Neobanks have been finding it quite challenging to maintain their competitive deposit rates. During the past few weeks, three Australian neobanks have reduced their rates and two of them have placed limits on the balances on which they’ll pay higher interest.
Australia based digital bank 86 400 noted that beginning October 13, 2020, its Save account rate will be slashed from the current 1.6% to 1.35%. The Save account has a base rate of 10 basis points. Account-holders are required to maintain a balance of up to AUD 100,000 while making at least $1,000 in deposits per month, in order to take advantage of a 1.25% rate.
86 400 also told its customers that the balance on which this rate was being applied would now drop from balances of up to AUD 100,000 to AUD 50,000, which will be effective from November 2020.
Australian neobank Xinja Bank has also confirmed that it will be slashing its savings rate on its Stash account from the current 1.65% to 1.5%. This new rate will only apply to account balances of no more than $150,000. Neobank Volt also announced in September 2020 that it will reduce interest on its savings accounts from 1.65% to 1.45%.
Mozo had reported that Australia’s leading banks including the Commonwealth Bank of Australia, Westpac Banking Corporation, and National Australia Bank have all reduced interest rates paid out on customer accounts.
As reported by Banking Day, Australia’s Big Four banks (which also includes Australia and New Zealand Banking Group) have reduced their term deposit rates. AMP Bank, Australian Unity, Bank of Sydney, and Teachers Mutual Bank have also cut rates.
As reported in August 2020, Australian neobanks had been slashing interest rates on savings accounts due to economic challenges created by COVID-19.
Even though interest rates offered by challenger banks or neobanks in Australia (and globally) are generally higher than those offered by incumbents, Mozo had reported that these all-digital banking platforms have been lowering their rates.

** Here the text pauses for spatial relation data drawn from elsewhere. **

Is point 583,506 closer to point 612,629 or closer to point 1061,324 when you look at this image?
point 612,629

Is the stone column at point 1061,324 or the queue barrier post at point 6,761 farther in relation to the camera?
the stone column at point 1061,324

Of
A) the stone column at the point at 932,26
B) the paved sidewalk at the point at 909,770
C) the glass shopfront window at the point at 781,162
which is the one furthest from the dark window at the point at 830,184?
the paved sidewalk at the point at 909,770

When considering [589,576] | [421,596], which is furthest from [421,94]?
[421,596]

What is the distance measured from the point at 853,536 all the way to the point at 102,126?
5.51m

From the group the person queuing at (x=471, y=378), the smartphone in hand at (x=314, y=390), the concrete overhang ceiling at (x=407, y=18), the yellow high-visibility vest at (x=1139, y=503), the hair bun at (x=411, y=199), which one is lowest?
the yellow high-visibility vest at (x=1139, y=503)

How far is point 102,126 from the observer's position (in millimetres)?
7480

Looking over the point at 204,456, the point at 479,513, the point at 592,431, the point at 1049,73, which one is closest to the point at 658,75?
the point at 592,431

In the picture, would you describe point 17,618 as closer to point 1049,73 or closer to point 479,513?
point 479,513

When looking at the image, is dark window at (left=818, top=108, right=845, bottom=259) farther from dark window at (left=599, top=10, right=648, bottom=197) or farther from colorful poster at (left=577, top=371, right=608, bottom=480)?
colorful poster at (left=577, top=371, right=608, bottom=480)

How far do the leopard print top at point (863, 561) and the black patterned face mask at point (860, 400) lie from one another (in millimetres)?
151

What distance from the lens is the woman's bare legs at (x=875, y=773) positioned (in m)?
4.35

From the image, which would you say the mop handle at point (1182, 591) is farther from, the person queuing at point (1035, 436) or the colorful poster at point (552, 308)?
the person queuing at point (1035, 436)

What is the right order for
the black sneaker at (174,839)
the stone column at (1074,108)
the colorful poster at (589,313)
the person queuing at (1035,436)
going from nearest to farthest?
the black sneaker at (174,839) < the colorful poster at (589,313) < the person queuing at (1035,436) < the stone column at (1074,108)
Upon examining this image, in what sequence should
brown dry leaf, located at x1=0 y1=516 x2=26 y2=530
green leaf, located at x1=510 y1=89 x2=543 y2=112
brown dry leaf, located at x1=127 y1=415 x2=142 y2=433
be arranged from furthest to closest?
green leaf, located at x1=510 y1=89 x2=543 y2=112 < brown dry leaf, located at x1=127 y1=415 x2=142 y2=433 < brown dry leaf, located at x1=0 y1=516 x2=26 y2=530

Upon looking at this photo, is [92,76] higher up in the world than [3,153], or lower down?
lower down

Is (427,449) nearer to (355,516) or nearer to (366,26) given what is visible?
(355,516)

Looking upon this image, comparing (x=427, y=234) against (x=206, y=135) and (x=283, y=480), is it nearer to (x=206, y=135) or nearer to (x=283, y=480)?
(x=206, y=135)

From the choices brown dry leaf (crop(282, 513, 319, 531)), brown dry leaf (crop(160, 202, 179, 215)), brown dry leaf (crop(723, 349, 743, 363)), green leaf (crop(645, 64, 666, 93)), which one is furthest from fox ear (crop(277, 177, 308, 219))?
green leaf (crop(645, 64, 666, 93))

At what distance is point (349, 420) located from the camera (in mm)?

Analysis performed by Mozo, earlier this year, revealed that three neobanks were forced to lower their interest rates just like the country’s Big Four banks.
Kirsty Lamont, director at Mozo, had stated in August of this year:
“While the neobanks had managed to offer a glimmer of hope for the nation’s savers, these out of cycle cuts are a worrying sign. As they seek to attract new customers, we’ve come to expect the neobanks will buck the downward trend of the banks but with their savings rates also heading south they appear to be rejoining the pack.”
In July 2020, Australian digital bank UBank said it was reducing its home loan rate to historic lows for new and existing clients.
Since the COVID-19 pandemic began, Australia’s financial institutions have been slashing rates. In April 2020, Australian digital bank Up reduced its rates savings rate, following the reserve bank’s cuts.
In other countries like India, Fintech lenders are concerned about poor monetary transmission by banks and the capping of interest rates, according to a May 2020 report.